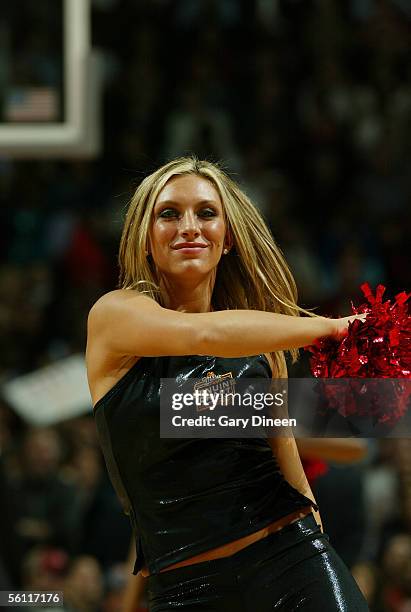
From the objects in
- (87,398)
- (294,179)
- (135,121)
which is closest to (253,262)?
(87,398)

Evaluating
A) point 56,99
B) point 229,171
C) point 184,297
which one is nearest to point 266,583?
point 184,297

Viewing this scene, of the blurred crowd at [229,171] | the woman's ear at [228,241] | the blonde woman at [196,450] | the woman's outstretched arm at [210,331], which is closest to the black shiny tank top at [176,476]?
the blonde woman at [196,450]

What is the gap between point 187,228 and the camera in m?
2.95

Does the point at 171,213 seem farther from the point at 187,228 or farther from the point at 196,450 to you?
the point at 196,450

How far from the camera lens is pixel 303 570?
9.15 ft

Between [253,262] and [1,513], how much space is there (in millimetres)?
2864

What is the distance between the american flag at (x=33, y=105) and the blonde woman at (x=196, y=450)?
3.10m

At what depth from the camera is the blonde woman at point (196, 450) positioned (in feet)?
8.91

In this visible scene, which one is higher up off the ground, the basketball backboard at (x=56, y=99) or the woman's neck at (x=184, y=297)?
the basketball backboard at (x=56, y=99)

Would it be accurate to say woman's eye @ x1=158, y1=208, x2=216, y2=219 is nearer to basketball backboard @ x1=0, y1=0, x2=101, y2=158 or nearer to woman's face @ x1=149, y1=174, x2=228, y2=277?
woman's face @ x1=149, y1=174, x2=228, y2=277

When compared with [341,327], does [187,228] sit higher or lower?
higher

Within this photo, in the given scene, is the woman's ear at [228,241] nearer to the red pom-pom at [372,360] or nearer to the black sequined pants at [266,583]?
the red pom-pom at [372,360]

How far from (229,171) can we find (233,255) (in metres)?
4.88

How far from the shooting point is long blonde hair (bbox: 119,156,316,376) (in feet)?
9.94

----

PROMPT.
Convert the listing above into a numbered list, one line per entry, with blank lines dropped. Omit the picture.

CORRECT RESULT.
1. From the objects in
2. - (87,398)
3. - (294,179)
4. - (135,121)
5. which is closest to (253,262)?
6. (87,398)
7. Evaluating
8. A) point 56,99
9. B) point 229,171
10. C) point 184,297
11. which one is nearest to point 266,583?
12. point 184,297
13. Viewing this scene, of the blurred crowd at [229,171] | the woman's ear at [228,241] | the blonde woman at [196,450] | the woman's outstretched arm at [210,331], which is closest to the black shiny tank top at [176,476]?
14. the blonde woman at [196,450]
15. What is the gap between point 187,228 and the camera in m?
16. 2.95
17. Does the point at 171,213 seem farther from the point at 187,228 or farther from the point at 196,450 to you?
18. the point at 196,450
19. How far from the camera lens is pixel 303 570?
20. 9.15 ft
21. Between [253,262] and [1,513], how much space is there (in millimetres)?
22. 2864
23. What is the distance between the american flag at (x=33, y=105) and the blonde woman at (x=196, y=450)?
24. 3.10m
25. At what depth from the camera is the blonde woman at point (196, 450) positioned (in feet)?
26. 8.91
27. In this visible scene, which one is higher up off the ground, the basketball backboard at (x=56, y=99) or the woman's neck at (x=184, y=297)?
28. the basketball backboard at (x=56, y=99)
29. Would it be accurate to say woman's eye @ x1=158, y1=208, x2=216, y2=219 is nearer to basketball backboard @ x1=0, y1=0, x2=101, y2=158 or nearer to woman's face @ x1=149, y1=174, x2=228, y2=277?
30. woman's face @ x1=149, y1=174, x2=228, y2=277
31. When compared with [341,327], does [187,228] sit higher or lower?
32. higher
33. Within this photo, in the given scene, is the woman's ear at [228,241] nearer to the red pom-pom at [372,360] or nearer to the black sequined pants at [266,583]?
34. the red pom-pom at [372,360]
35. How far from (229,171) can we find (233,255) (in metres)?
36. 4.88
37. How far from the shooting point is long blonde hair (bbox: 119,156,316,376) (in feet)?
38. 9.94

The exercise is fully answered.